§ **EXCERPTED TEXT**:

= Beginning of Section =

In the garden among all the trees were two distinctive trees. One was the tree of life, which they could eat of, as well as the other trees. And the tree of the knowledge of good and evil, which if they did eat of it, they would die.
Let's pause to see the details here. We have God declaring everything He made good, meaning perfect in all that it is meant to do. And man as very good. In biblical terms that is perfectly righteous. We must never lose sight of this, as righteous is the way we are created, what we are created to be, what we lose, what Jesus restores.We could stop right here, and say the gospel in short is, Jesus restores our righteousness that Adam destroyed.
Another thing we see in Eden is God dwelling with Adam and Eve. Right there with them. We see this relationship between God and mankind destroyed after they ate of the forbidden fruit and were cast out of the Garden with no access to the Tree of Life, and away from His personal presence. This too Jesus came to restore and did so. He came to dwell with us as Immanuel---God with us.
So, is that Tree of Life just a tree? Or is it representing life itself? And if it is representing life, what kind of life is it representing? If one tree gives life, and the other brings death, then the Tree of Life gives life without death---eternal life. And who is this life, and who gives it when we get to the NT and find this mystery and many others in the OT, revealed? It is none other than Jesus Himself. (John 14:6; John 3:16; Romans 6:23; John 11:25 etc.) We must partake of Jesus for eternal life.

= End of Section =

§ **PROBLEM SET**:
1. Rewrite the commentary on the Tree of Life, starting at "So, is that" and ending at "for eternal life.", with every "eternal life" changed to "everlasting life".
2. Carry the commentary on the Tree of Life forward from its final sentence.

§ **DATASET RECORDS**:
= Beginning of Section =

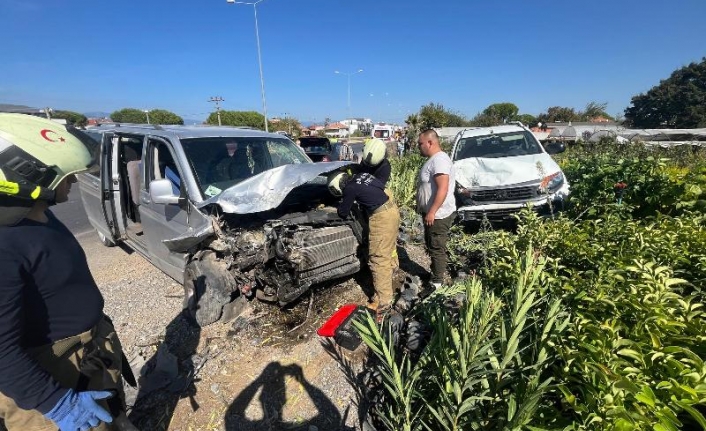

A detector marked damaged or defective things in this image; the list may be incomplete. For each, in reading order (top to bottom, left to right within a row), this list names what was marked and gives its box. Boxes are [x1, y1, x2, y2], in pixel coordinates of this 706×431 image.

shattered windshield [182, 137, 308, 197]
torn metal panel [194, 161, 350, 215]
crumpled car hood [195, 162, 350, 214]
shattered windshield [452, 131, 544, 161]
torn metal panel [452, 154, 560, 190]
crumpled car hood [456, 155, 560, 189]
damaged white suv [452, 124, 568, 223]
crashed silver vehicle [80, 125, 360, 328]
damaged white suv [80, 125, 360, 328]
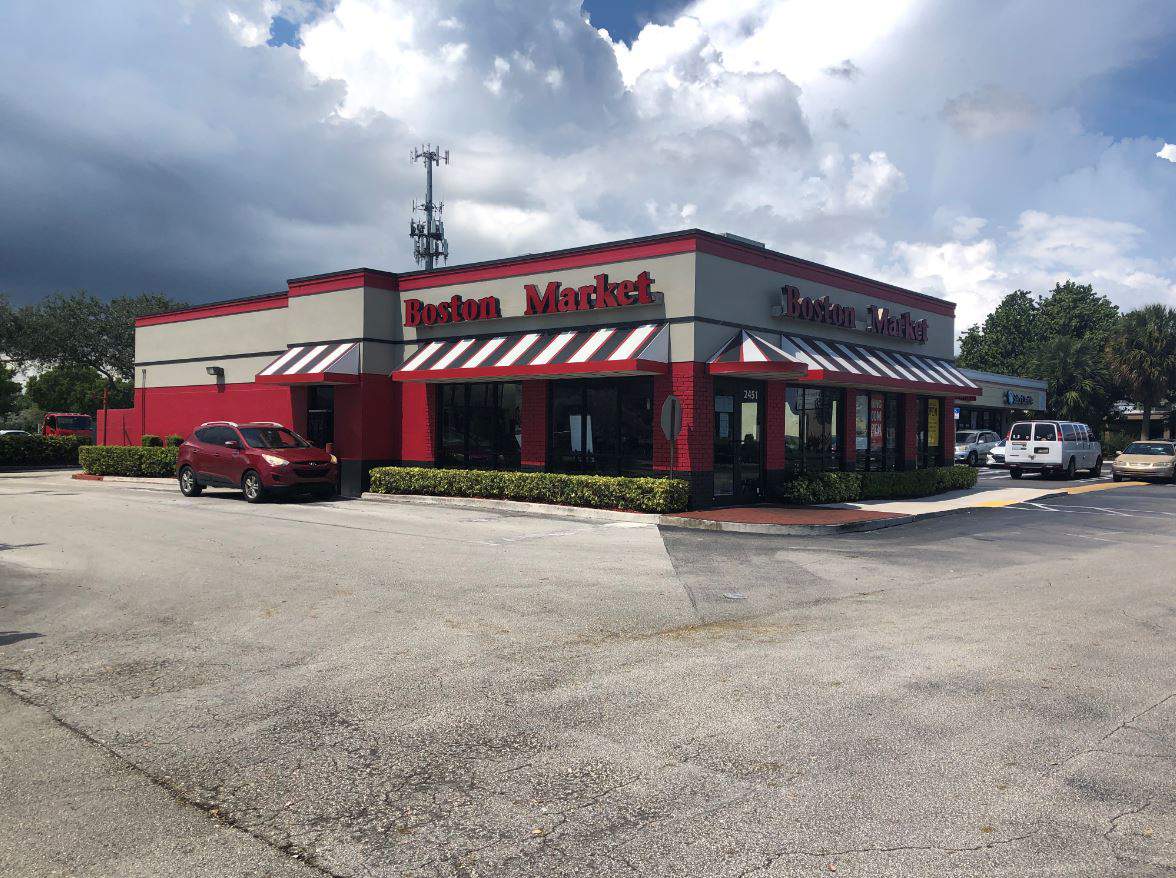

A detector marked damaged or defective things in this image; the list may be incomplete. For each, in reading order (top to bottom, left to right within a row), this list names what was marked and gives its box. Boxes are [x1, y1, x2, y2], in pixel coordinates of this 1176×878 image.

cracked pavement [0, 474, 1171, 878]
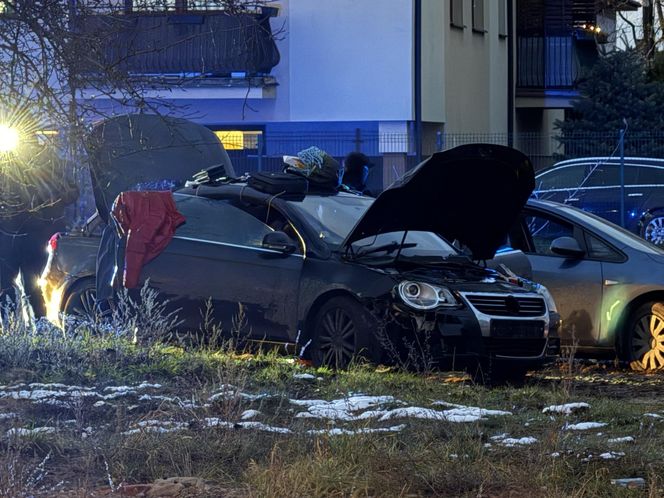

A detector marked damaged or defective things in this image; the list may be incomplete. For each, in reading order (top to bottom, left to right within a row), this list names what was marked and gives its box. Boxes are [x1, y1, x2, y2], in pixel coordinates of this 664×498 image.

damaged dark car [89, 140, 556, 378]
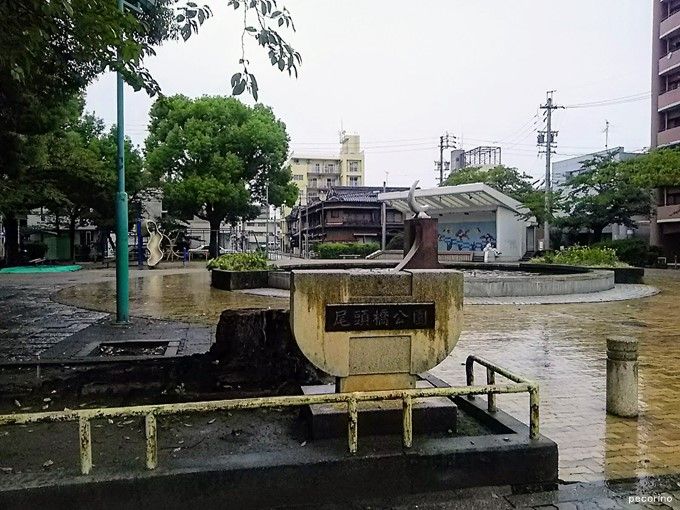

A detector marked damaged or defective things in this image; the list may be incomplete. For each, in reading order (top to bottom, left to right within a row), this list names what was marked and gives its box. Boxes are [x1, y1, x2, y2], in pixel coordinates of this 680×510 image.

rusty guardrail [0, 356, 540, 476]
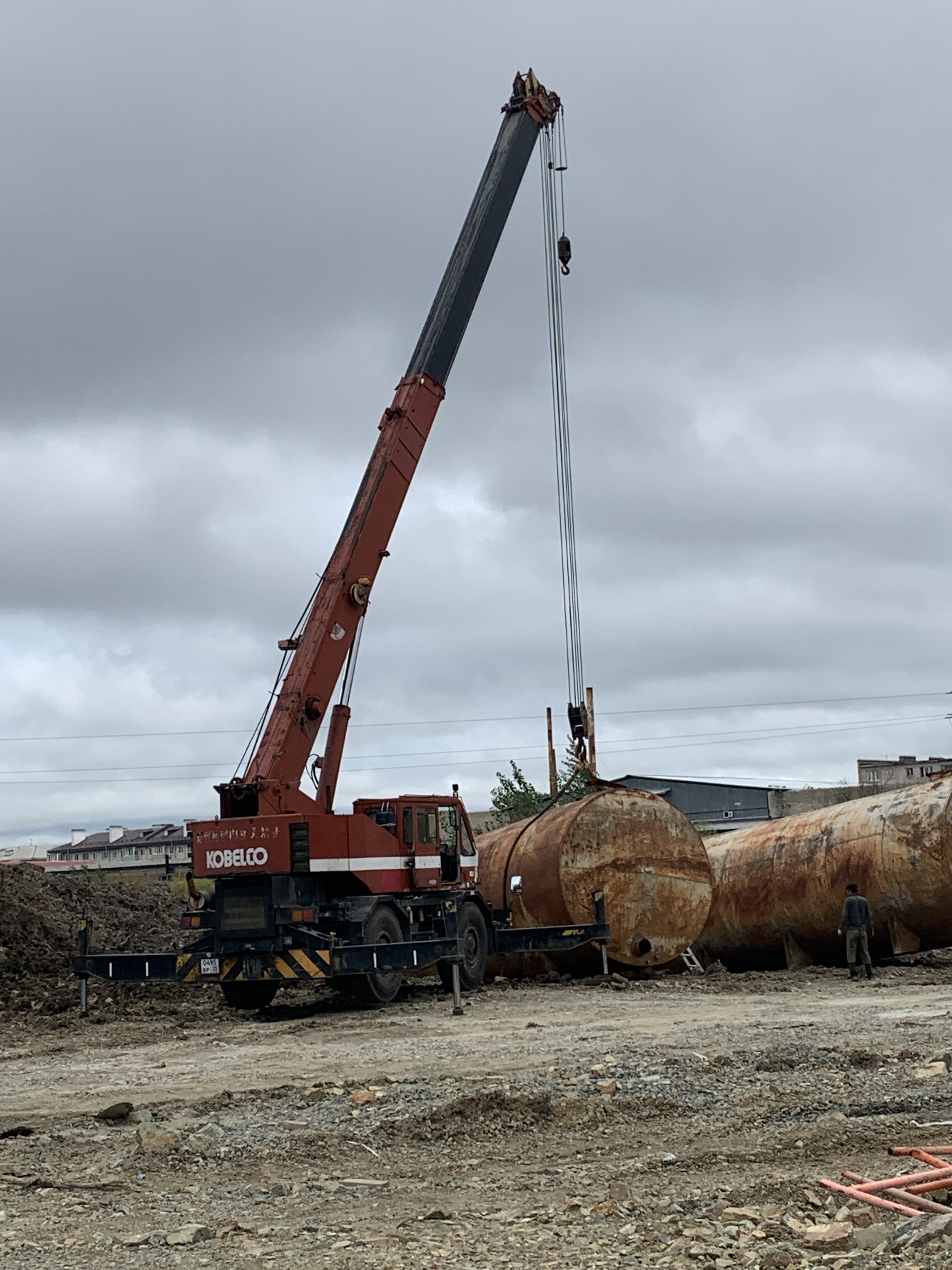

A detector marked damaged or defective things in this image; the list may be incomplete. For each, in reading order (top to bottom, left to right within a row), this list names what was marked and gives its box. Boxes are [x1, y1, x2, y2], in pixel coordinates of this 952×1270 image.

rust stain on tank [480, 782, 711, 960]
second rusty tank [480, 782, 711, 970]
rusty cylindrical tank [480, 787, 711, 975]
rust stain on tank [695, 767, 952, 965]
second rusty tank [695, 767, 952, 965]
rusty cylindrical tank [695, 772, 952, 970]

= End of Section =
= Beginning of Section =

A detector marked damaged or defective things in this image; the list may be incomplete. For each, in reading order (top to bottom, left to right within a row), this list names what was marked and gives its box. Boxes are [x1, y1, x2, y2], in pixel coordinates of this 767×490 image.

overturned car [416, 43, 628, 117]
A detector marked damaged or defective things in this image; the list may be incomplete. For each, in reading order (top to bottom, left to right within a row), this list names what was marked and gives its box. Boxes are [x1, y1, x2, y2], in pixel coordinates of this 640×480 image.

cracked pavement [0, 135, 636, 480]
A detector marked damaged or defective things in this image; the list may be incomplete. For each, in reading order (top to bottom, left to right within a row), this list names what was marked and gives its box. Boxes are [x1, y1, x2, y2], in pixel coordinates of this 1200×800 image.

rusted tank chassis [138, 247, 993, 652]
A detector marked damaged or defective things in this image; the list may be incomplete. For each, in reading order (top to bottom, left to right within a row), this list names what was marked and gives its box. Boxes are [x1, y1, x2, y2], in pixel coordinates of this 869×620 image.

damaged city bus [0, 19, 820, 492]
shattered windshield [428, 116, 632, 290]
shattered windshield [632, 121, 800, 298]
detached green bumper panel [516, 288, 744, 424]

= End of Section =
= Beginning of Section =

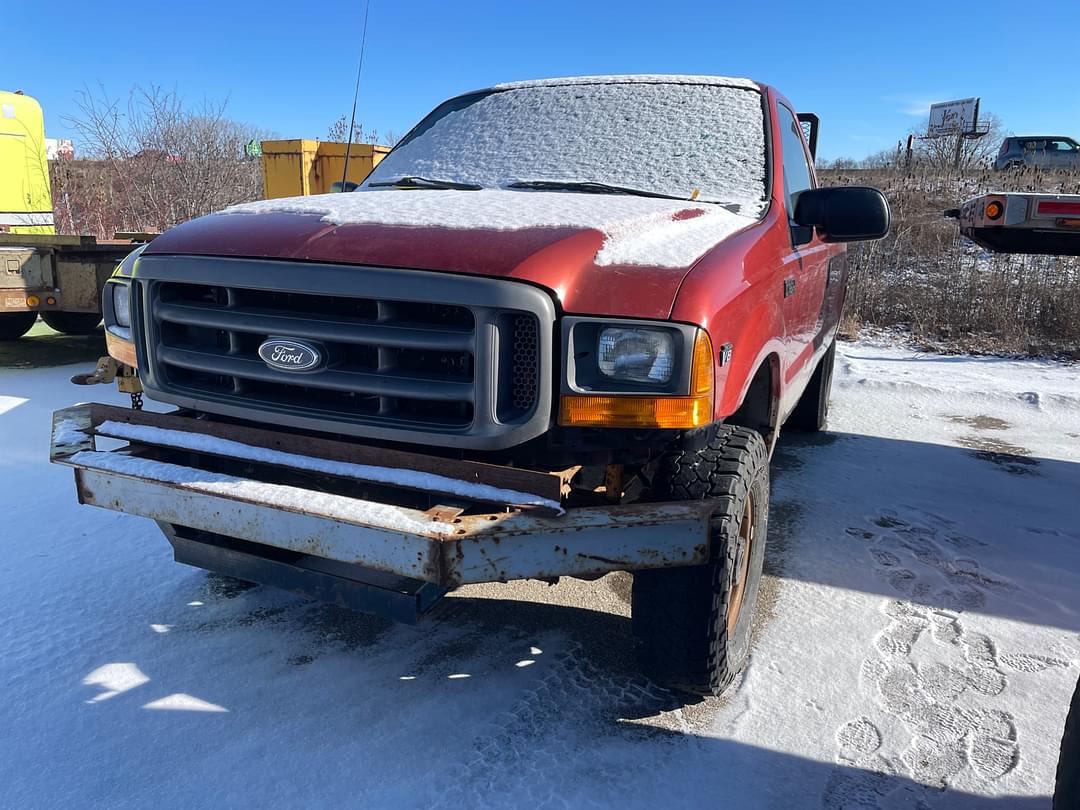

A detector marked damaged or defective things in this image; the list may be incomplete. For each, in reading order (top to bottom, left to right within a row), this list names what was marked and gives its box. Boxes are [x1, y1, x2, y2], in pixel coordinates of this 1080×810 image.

= End of Section =

§ **PER-TASK ANSWERS**:
1.
So, is that Tree of Life just a tree? Or is it representing life itself? And if it is representing life, what kind of life is it representing? If one tree gives life, and the other brings death, then the Tree of Life gives life without death---everlasting life. And who is this life, and who gives it when we get to the NT and find this mystery and many others in the OT, revealed? It is none other than Jesus Himself. (John 14:6; John 3:16; Romans 6:23; John 11:25 etc.) We must partake of Jesus for everlasting life.

2.
None of what happened in Gen 3, with the temptation of Eve and the willful disobedience of Adam, came as a surprise to God. If it had, there would be something the eternal all knowing, all seeing, ever present, all powerful, Creator of all things and in whom all things have existence and life, had to learn. And if the Tree of Life represents Jesus, and it does, or He could not say that He was the way, the truth, and the life, then the covenant of redemption did not begin with the disobedience of Adam. It began before creation. And if it began before creation, and Jesus came with the express purpose of restoring man to God, then He also existed before creation.
We see in the curses of Gen 3:14-19 that mankind through Adam, has been completely alienated from God. Mankind has now become a sinner---unrighteous.(1 Cor 15:22)
In those curses we also find a promise of grace. "The Lord God said to the serpent, "Because you have done this, cursed are you above all livestock and above all beasts of the field;on your belly you shall go, and dust you shall eat all the days of your life. I will put enmity between you and the woman, and between your offspring and her offspring;he shall bruise our head, and you shall bruise his heel." It is important to note here that it is not through the offspring of Adam but the offspring of the woman. It is in Adam that all became sinners, it is through woman that the Savior comes. This is not a comment on one is better than the other anymore than it was with God. It pertains directly to both the deity and humanity of Jesus. Adam was not His father, God is His father. Deity. A human woman, Mary, was His mother. Humanity.
A war begins here. One that rages on through the ages. But it is to the goal of that war that we turn our attention in discovering what it is that Jesus did on the cross.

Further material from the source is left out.